▶ [Problem to solve] Every record below should be retyped exactly, and no picture should appear in the copy.

□ □ □ □ □ □ □

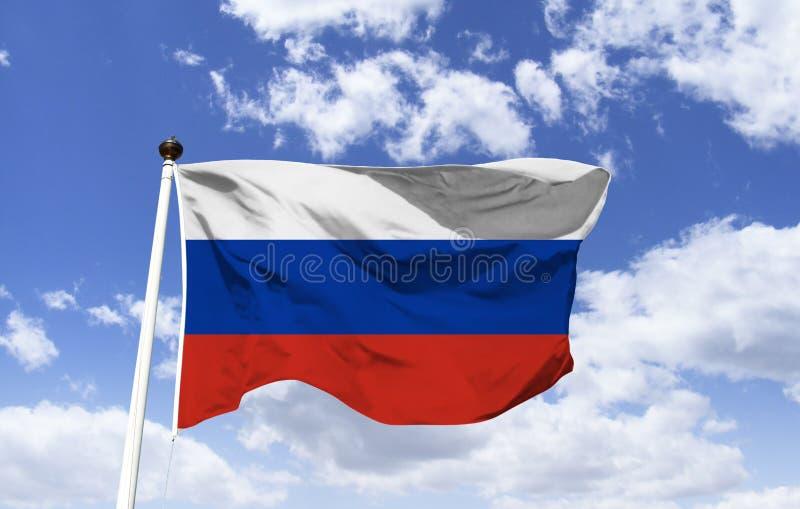Флаг России, дрожа под голубым небом стоковое фото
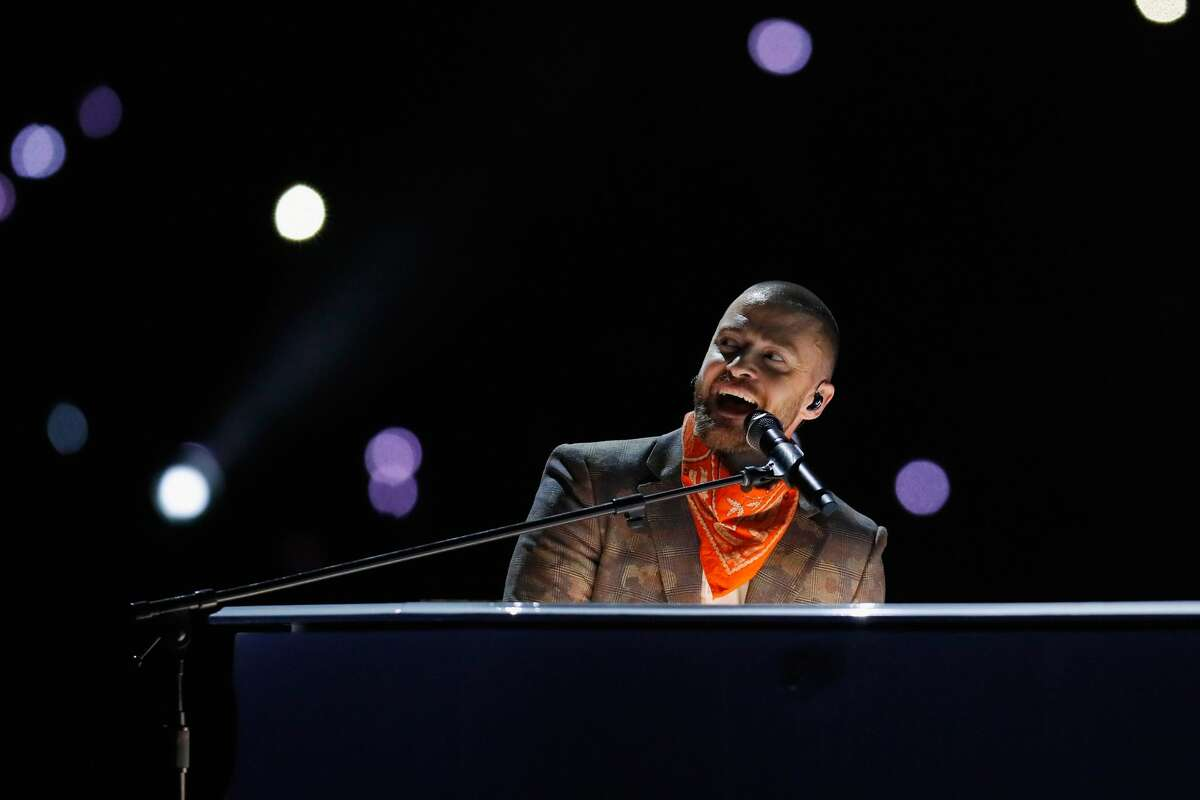 MINNEAPOLIS, MN - FEBRUARY 04: Justin Timberlake performs during the Pepsi Super Bowl LII Halftime Show at U.S. Bank Stadium on February 4, 2018 in Minneapolis, Minnesota. (Photo by Kevin C. Cox/Getty Images)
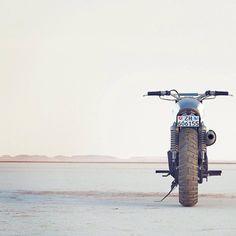 caferacer212: Sublime #caferacer #scrambler #cafelife #motolife #bikelife #cafeporn #motoporn #bikeporn #moto #motorcycle #bike #cc #caferacersofinstagram #motorcyclesofinstagram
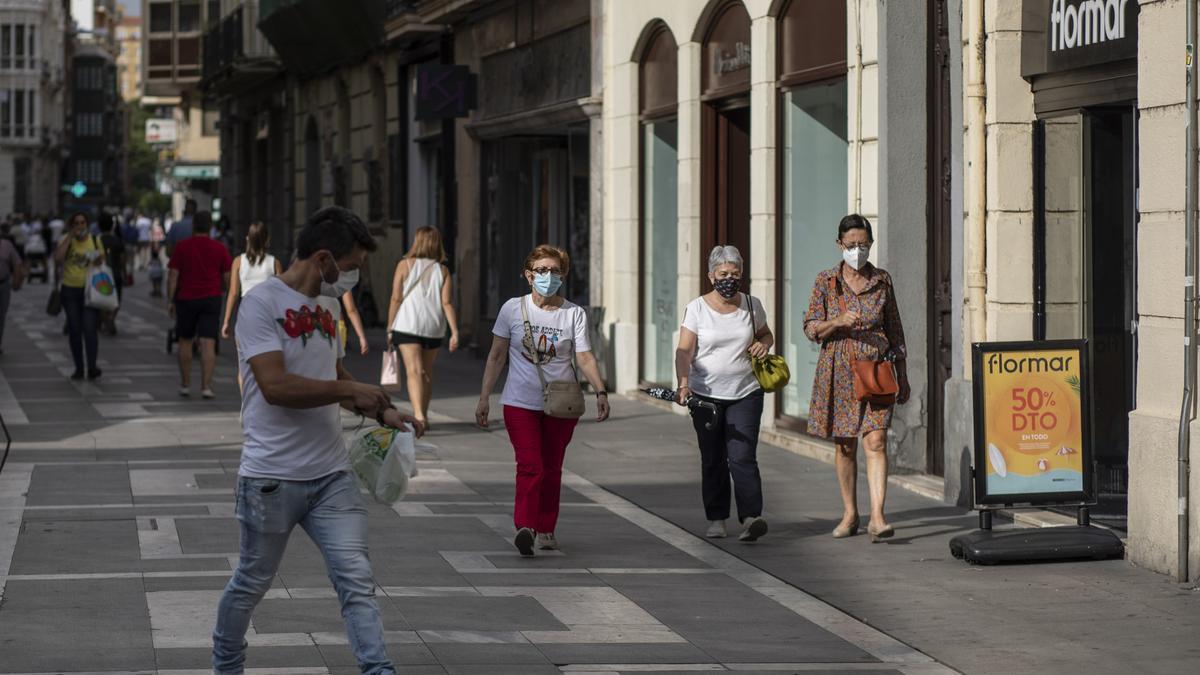 Personas pasean por la calle.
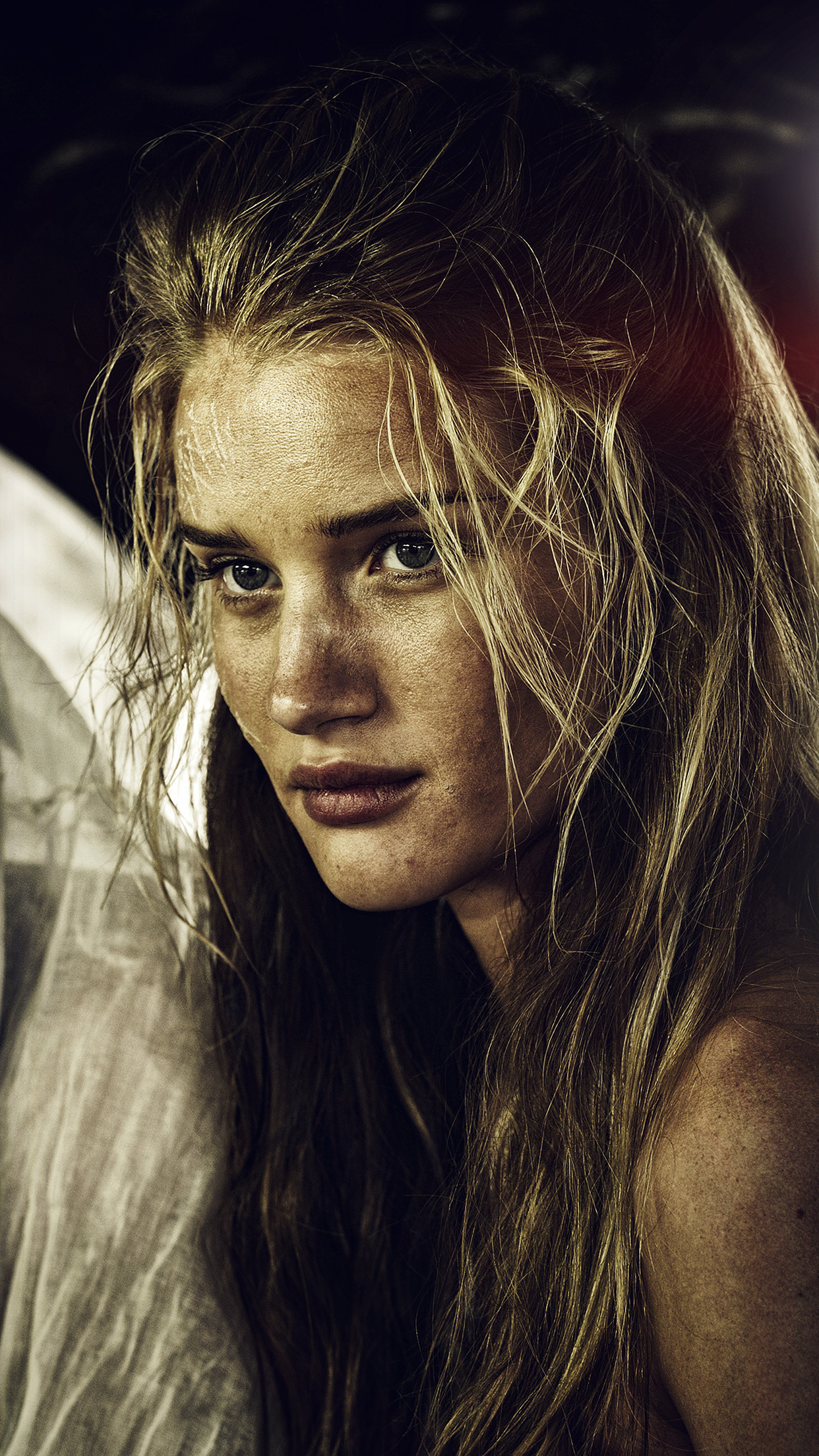 iphone6papers - hf62-madmax-rosie-huntington-whiteley-film-girl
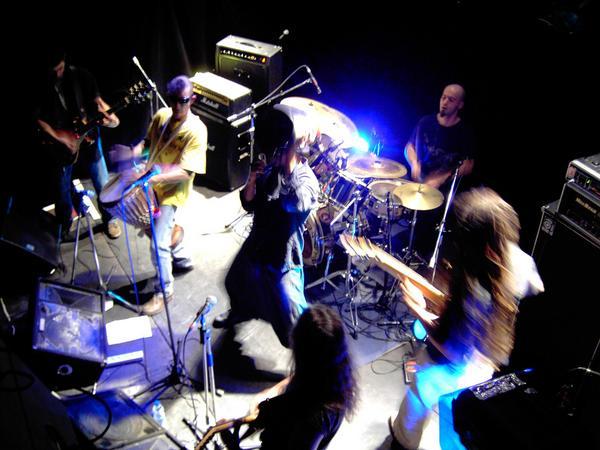 Les Têtes d'Ouf en concert à la Fourmi à Limoges, décembre 2008 - source Myspace du groupe.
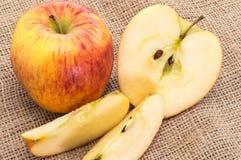 Μήλα σε ένα υφαντικό υπόβαθρο Στοκ φωτογραφίες με δικαίωμα ελεύθερης χρήσης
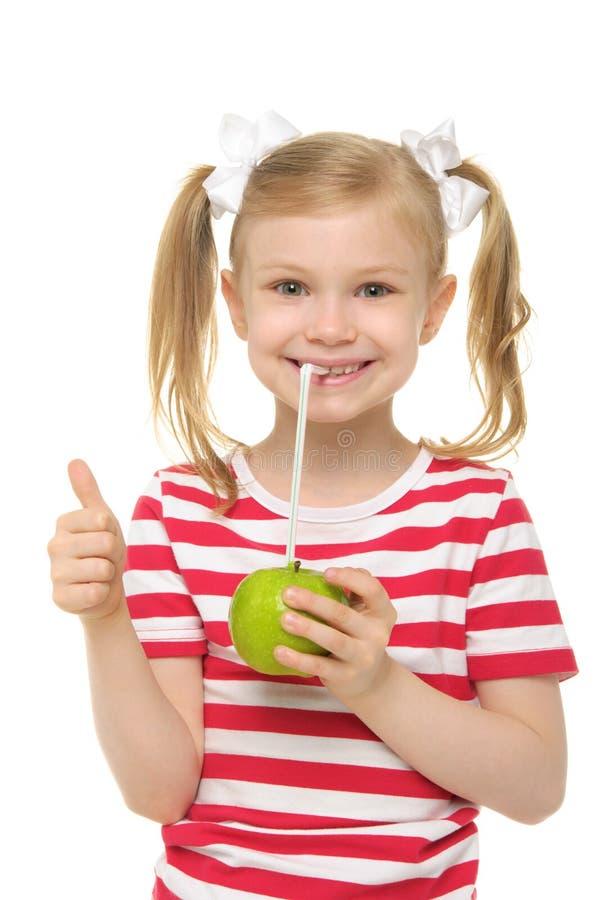苹果饮用的女孩汁液秸杆 库存图片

□ □ □ □ □ □ □

▶ [Expected answer]
Флаг России, дрожа под голубым небом стоковое фото
 MINNEAPOLIS, MN - FEBRUARY 04: Justin Timberlake performs during the Pepsi Super Bowl LII Halftime Show at U.S. Bank Stadium on February 4, 2018 in Minneapolis, Minnesota. (Photo by Kevin C. Cox/Getty Images)
 caferacer212: Sublime #caferacer #scrambler #cafelife #motolife #bikelife #cafeporn #motoporn #bikeporn #moto #motorcycle #bike #cc #caferacersofinstagram #motorcyclesofinstagram
 Personas pasean por la calle.
 iphone6papers - hf62-madmax-rosie-huntington-whiteley-film-girl
 Les Têtes d'Ouf en concert à la Fourmi à Limoges, décembre 2008 - source Myspace du groupe.
 Μήλα σε ένα υφαντικό υπόβαθρο Στοκ φωτογραφίες με δικαίωμα ελεύθερης χρήσης
苹果饮用的女孩汁液秸杆 库存图片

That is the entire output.